EPSU backs ETUC call for increased public investment

(24 September 2014) The ETUC yesterday set out its key demands for getting Europe’s economy back on track and central to these is increased public investment.

ETUC deputy general secretary Józef Niemiec presented a number of proposals for action during a consultative meeting of trade unions and employers on the 2015 Annual Growth Survey. The AGS is due for publication by the European Commission in November and will include the economic and social priorities for the coming year.

The ETUC argues that there is still no sign of a sustainable recovery and that price developments in Europe even raise the possibility of a slump into deflation. With continuing low levels of private investment the ETUC is calling for more flexibility in the Stability and Growth Pact to allow for a boost to public investment.

The ETUC also calls for the European Central Bank to play a role here and take responsibility for direct financing of public investment so that countries are not dependent on high-interest lending from the international markets.

EPSU strongly endorsed the ETUC proposals adding that public investment across Europe is below the level it was before the crisis and that even bringing back to that level would require an additional €65 billion a year.

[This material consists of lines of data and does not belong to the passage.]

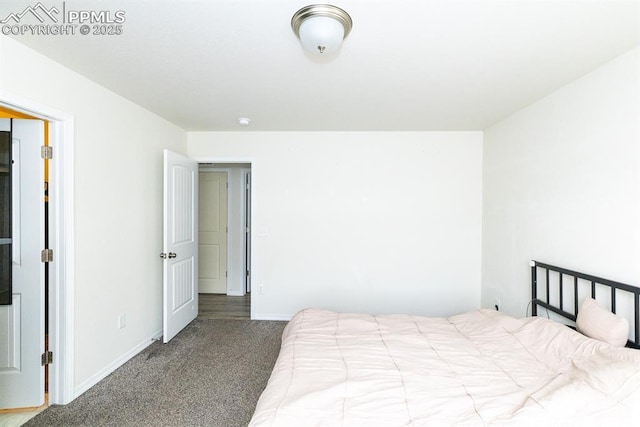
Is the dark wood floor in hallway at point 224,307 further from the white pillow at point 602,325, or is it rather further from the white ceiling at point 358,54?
the white pillow at point 602,325

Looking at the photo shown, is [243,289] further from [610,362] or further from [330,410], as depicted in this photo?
[610,362]

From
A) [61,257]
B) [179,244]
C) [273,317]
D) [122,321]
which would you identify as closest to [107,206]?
[61,257]

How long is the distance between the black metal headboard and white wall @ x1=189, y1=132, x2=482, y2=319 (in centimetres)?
109

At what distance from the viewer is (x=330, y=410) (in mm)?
1236

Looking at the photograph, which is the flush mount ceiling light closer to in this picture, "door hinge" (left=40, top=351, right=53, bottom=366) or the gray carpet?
the gray carpet

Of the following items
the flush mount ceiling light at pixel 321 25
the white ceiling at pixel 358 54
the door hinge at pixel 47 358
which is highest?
the white ceiling at pixel 358 54

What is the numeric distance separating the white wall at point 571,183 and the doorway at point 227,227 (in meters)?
3.71

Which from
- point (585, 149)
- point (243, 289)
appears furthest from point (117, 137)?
point (585, 149)

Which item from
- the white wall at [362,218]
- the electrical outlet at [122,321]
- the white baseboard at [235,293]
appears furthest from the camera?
the white baseboard at [235,293]

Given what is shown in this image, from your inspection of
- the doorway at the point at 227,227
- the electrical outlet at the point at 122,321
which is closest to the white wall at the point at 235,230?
the doorway at the point at 227,227

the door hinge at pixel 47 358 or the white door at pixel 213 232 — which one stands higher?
the white door at pixel 213 232

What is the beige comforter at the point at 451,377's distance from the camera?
45.9 inches

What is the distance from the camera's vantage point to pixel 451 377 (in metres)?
1.49

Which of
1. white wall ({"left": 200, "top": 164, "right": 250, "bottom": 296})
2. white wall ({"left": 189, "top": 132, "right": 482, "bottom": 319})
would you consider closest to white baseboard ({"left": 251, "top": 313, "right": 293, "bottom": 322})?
white wall ({"left": 189, "top": 132, "right": 482, "bottom": 319})
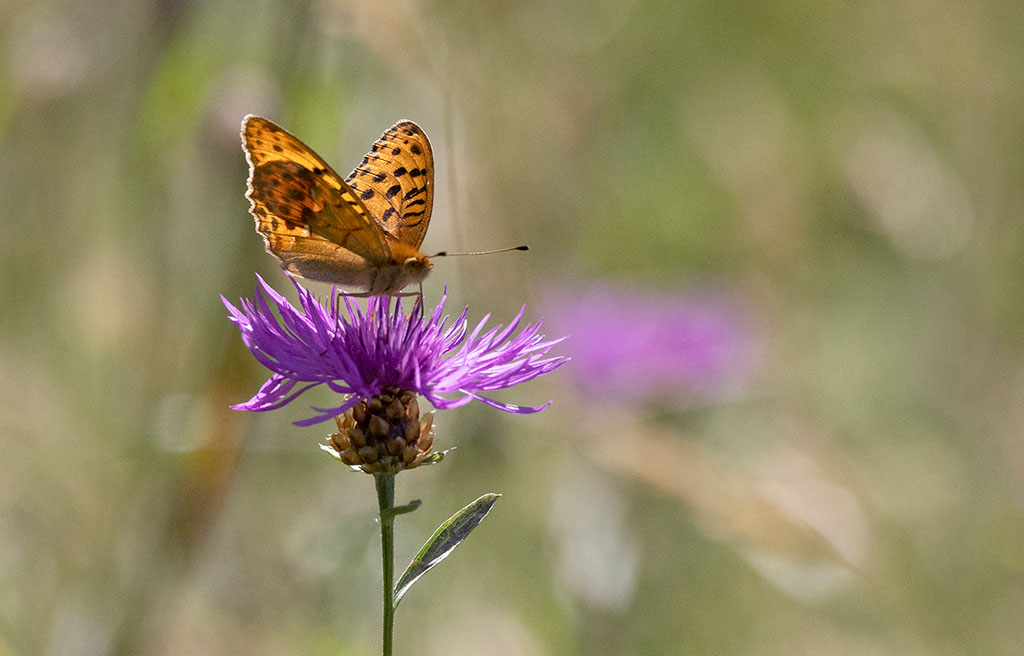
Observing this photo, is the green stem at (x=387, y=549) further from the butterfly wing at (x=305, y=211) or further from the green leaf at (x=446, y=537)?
the butterfly wing at (x=305, y=211)

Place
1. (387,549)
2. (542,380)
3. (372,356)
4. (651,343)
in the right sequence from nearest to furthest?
(387,549) < (372,356) < (542,380) < (651,343)

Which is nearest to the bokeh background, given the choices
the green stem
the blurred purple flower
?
the blurred purple flower

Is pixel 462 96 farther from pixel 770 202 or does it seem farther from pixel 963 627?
pixel 963 627

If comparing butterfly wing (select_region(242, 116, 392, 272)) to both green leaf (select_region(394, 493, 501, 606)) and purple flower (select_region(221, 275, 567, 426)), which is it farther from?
green leaf (select_region(394, 493, 501, 606))

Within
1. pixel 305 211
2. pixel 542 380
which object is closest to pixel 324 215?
pixel 305 211

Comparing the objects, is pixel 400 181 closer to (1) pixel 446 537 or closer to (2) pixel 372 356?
(2) pixel 372 356

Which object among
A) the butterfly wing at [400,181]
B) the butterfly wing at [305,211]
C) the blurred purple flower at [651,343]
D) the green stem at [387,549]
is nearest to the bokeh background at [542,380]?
the blurred purple flower at [651,343]

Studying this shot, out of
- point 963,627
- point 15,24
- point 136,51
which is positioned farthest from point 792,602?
→ point 15,24
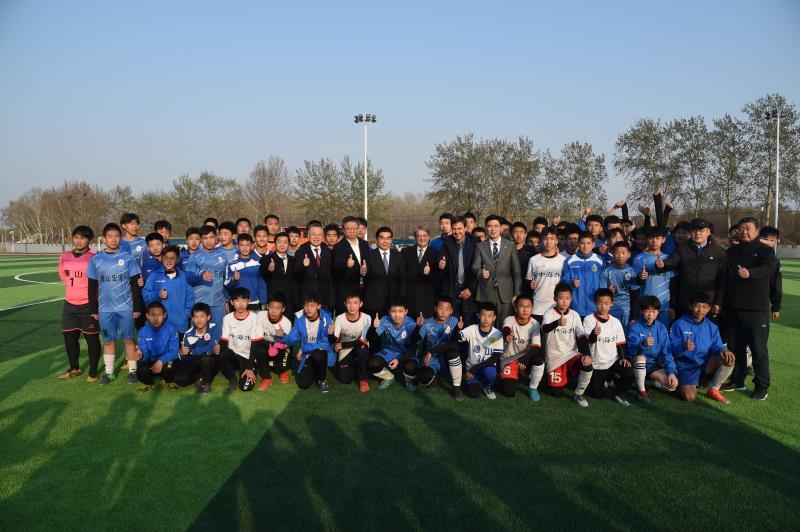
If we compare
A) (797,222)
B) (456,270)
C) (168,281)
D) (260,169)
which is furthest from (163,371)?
(797,222)

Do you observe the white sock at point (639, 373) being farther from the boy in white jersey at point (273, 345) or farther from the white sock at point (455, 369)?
the boy in white jersey at point (273, 345)

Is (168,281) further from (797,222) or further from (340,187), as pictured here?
(797,222)

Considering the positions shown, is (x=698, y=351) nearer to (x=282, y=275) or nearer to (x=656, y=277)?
(x=656, y=277)

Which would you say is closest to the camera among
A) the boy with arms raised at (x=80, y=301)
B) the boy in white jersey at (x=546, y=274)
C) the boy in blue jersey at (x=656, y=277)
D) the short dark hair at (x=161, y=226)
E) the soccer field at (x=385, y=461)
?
the soccer field at (x=385, y=461)

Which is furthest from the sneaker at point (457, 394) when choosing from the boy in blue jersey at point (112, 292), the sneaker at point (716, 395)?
the boy in blue jersey at point (112, 292)

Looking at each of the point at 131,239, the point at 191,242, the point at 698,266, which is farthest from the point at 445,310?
the point at 131,239

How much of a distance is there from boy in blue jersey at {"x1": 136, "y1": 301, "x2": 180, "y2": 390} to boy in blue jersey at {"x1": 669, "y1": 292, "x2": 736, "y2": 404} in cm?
575

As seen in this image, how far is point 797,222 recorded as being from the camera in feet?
114

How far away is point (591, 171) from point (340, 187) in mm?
16849

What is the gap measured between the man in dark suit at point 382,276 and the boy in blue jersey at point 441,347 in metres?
0.69

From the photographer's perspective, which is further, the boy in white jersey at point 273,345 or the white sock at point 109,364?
the white sock at point 109,364

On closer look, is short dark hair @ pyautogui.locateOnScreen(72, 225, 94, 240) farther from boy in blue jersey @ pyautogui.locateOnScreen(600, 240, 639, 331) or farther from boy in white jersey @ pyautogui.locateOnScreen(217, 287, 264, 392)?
boy in blue jersey @ pyautogui.locateOnScreen(600, 240, 639, 331)

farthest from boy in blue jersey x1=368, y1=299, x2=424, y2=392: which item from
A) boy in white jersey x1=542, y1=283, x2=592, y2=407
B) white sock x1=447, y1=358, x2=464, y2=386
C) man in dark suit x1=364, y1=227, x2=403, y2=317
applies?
boy in white jersey x1=542, y1=283, x2=592, y2=407

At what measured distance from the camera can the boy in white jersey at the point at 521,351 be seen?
526cm
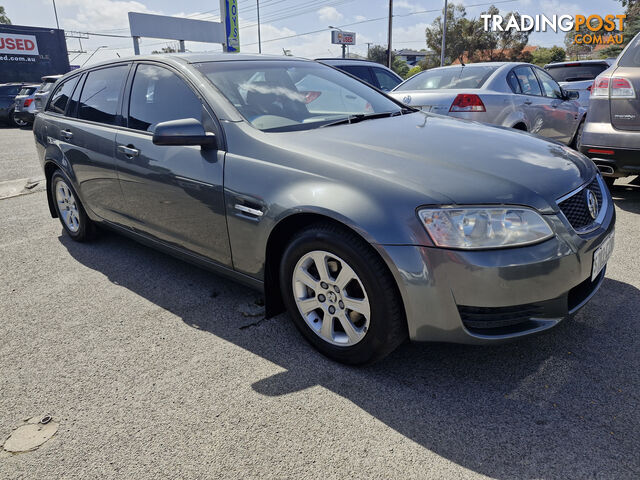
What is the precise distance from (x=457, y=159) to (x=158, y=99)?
1985 mm

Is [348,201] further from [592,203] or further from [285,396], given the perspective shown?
[592,203]

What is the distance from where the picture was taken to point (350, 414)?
2.17 metres

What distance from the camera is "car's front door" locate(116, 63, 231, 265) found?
283 centimetres

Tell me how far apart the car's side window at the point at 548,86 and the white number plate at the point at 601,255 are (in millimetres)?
4877

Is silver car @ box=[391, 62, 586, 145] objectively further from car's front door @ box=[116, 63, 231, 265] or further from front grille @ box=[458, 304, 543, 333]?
front grille @ box=[458, 304, 543, 333]

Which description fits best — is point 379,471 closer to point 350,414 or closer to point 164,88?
point 350,414

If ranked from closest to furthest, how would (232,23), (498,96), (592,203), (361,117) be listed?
(592,203) → (361,117) → (498,96) → (232,23)

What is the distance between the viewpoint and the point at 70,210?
14.7 feet

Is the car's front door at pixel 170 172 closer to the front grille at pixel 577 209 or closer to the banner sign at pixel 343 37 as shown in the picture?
the front grille at pixel 577 209

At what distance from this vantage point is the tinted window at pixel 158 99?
3028mm

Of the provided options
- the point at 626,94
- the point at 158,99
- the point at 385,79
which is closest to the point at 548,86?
the point at 626,94

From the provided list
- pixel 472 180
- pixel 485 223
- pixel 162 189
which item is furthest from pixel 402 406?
pixel 162 189

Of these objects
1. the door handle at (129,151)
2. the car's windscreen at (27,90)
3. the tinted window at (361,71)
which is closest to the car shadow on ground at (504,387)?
the door handle at (129,151)

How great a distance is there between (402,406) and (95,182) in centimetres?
287
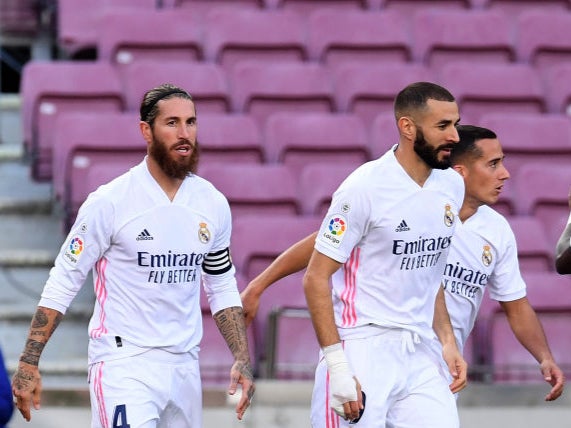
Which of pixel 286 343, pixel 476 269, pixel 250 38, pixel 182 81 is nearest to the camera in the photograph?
pixel 476 269

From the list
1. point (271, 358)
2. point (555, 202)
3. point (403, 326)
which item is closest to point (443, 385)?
point (403, 326)

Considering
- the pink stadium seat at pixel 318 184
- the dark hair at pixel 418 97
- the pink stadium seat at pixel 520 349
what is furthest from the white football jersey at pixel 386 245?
the pink stadium seat at pixel 318 184

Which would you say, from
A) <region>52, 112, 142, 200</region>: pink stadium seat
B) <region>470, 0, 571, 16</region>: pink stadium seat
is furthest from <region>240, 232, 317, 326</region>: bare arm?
<region>470, 0, 571, 16</region>: pink stadium seat

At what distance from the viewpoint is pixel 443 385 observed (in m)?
6.14

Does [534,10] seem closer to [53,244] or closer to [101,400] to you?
[53,244]

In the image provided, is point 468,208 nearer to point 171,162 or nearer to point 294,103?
point 171,162

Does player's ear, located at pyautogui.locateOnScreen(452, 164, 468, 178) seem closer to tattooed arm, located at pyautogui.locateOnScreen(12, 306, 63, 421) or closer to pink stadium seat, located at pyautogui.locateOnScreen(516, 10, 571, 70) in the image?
tattooed arm, located at pyautogui.locateOnScreen(12, 306, 63, 421)

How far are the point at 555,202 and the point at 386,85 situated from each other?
5.19 ft

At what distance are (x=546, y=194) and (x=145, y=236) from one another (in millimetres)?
4404

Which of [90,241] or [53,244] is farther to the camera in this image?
[53,244]

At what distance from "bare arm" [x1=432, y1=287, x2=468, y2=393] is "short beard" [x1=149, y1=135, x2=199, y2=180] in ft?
3.96

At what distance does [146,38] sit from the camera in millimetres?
10766

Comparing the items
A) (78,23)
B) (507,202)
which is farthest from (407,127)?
(78,23)

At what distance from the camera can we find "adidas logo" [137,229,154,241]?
6.05 metres
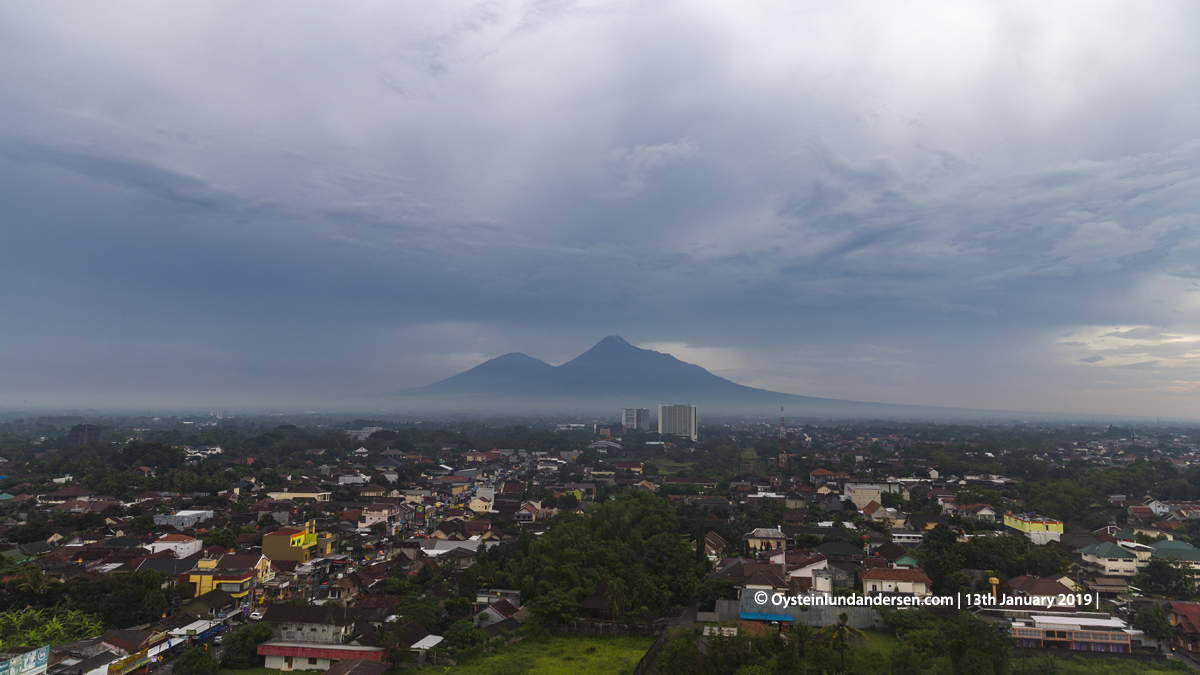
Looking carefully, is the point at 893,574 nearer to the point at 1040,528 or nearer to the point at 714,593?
the point at 714,593

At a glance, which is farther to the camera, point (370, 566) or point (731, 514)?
point (731, 514)

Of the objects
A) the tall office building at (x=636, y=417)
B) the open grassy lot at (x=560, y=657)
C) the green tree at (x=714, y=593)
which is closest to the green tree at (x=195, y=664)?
the open grassy lot at (x=560, y=657)

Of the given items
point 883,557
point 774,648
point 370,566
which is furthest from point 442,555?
point 883,557

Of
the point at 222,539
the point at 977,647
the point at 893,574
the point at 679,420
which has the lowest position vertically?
the point at 222,539

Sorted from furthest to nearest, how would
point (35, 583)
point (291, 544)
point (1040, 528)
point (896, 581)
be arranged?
point (1040, 528), point (291, 544), point (896, 581), point (35, 583)

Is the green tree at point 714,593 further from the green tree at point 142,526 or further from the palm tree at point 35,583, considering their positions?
the green tree at point 142,526

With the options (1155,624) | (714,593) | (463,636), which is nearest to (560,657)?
(463,636)

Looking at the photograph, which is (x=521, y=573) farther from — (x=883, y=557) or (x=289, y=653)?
(x=883, y=557)
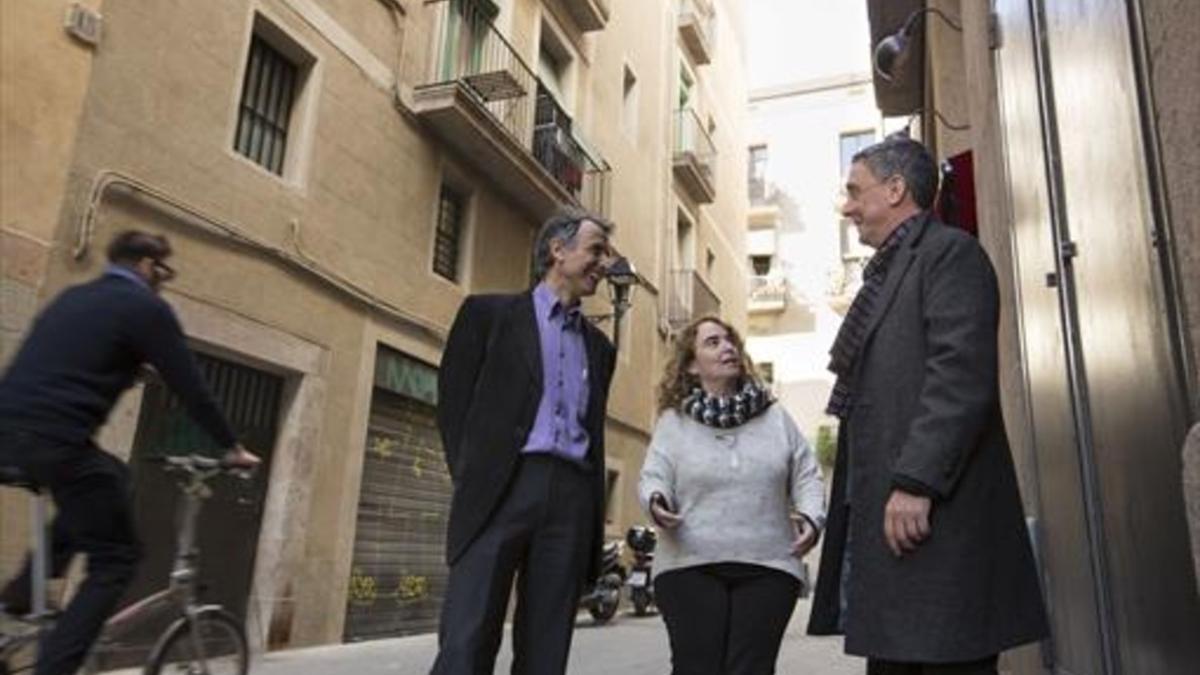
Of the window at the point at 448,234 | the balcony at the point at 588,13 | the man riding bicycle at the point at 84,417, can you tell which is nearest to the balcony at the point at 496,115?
the window at the point at 448,234

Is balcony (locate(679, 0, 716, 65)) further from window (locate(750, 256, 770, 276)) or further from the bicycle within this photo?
the bicycle

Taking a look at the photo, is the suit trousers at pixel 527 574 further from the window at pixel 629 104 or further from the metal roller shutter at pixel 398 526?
the window at pixel 629 104

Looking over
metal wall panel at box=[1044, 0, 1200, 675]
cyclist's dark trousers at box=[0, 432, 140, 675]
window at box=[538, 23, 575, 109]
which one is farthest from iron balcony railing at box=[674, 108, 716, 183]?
metal wall panel at box=[1044, 0, 1200, 675]

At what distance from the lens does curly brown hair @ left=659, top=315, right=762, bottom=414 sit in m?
3.85

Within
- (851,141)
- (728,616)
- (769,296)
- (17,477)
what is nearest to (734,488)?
(728,616)

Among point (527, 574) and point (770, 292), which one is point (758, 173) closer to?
point (770, 292)

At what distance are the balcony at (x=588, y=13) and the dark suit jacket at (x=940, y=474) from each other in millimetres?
14054

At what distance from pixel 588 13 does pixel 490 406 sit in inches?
543

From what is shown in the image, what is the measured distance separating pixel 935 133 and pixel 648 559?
8.38 metres

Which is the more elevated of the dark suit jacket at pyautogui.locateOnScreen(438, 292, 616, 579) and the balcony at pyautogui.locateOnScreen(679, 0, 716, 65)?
the balcony at pyautogui.locateOnScreen(679, 0, 716, 65)

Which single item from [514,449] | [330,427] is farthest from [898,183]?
[330,427]

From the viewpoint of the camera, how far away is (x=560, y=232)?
3.77m

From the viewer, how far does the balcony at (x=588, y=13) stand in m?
15.8

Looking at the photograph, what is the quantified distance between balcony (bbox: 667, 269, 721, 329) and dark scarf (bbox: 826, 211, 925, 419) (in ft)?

EPSU also challenged the Commission’s concept of “growth-friendly fiscal consolidation”, saying that there was little, if any, evidence that any country had managed to restructure public finances without undermining growth.

The public service employers’ organisation, CEEP, also underlined the need to increase public investment and, along with EPSU, made the case for the long-term benefits that derive from more investment in areas such as healthcare and early years education.

Another key debate during the meeting was over the impact of labour market reform with the ETUC and representatives of trade union confederations from Spain and Portugal arguing strongly that the modest levels of recovery in their countries had nothing to do with increased flexibility in the labour market or the weakening of collective bargaining.